Long view: from 10 to 90, with crises as milestones
One report traced the rupee’s longer journey, noting it first crossed 10 to the dollar in 1983. It referred to India pledging gold reserves during a balance-of-payments crisis and the subsequent devaluation pushing the currency into the low 30s within two years. The report also said the move from 20 to 30 was the fastest period of depreciation, with a compound annual rate of almost 25%, attributed to Sahil Kapoor of DSP Mutual Fund. Later milestones cited include crossing 40 in 1998 amid the Asian financial crisis and sanctions after the Pokhran nuclear tests, and crossing 80 in July 2022 during the Russia-Ukraine war alongside surging commodity prices and aggressive US Federal Reserve rate hikes.

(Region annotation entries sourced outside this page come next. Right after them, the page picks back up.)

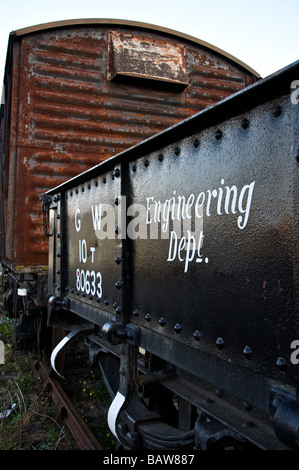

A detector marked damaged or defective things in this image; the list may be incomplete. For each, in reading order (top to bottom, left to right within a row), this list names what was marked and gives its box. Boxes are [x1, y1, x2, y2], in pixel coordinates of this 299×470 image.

rusted metal panel [0, 21, 258, 272]
rusty railway wagon [0, 18, 258, 350]
rusted metal panel [106, 30, 189, 86]
rusty railway wagon [45, 60, 299, 450]
rusty rail track [34, 362, 103, 450]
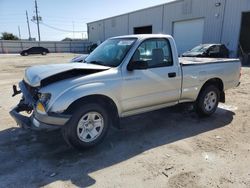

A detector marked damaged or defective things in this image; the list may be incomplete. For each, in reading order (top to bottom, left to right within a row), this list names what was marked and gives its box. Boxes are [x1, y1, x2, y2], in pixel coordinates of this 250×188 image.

Market impact: what investors are tracking now
The reports point to foreign portfolio investor selling as a visible pressure point, with one noting sales of nearly $17 billion of Indian equities this year. For equity investors, a weaker rupee can be a mixed signal: it may lift some export realizations but also raises imported input costs and can complicate inflation dynamics, especially when oil prices are firm. For companies, the narrative repeatedly returns to hedging and importer demand, both of which can increase dollar buying during volatile periods. For the market as a whole, the combination of tariffs, capital outflows, and oil-linked dollar demand sets a challenging backdrop.
Key numbers at a glance
Why this matters
The common thread across the reports is the pace of depreciation and the dominance of external drivers: tariffs, oil prices, global risk aversion, and capital flows. The second thread is the market’s sensitivity to RBI action, with sharp reversals reported when intervention is suspected. A third thread is forward-market and hedging-related dollar demand, which can amplify moves around maturities. Finally, projections in the report that the rupee could near 97 per dollar by year-end indicate that markets are pricing in continued stress, even as day-to-day trading remains vulnerable to sudden counter-moves.
Conclusion
The rupee’s move to record lows and its rapid five-rupee decline have put currency risk back at the center of market conversations in 2026. Reports attribute the slide mainly to external shocks, tariffs, oil-linked pressures, and capital outflows, with RBI intervention shaping short-term trading patterns. With projections pointing to levels near 97 per dollar by year-end, investors are likely to keep watch on tariff developments, crude prices, portfolio flows, and signals from the RBI in upcoming trading sessions.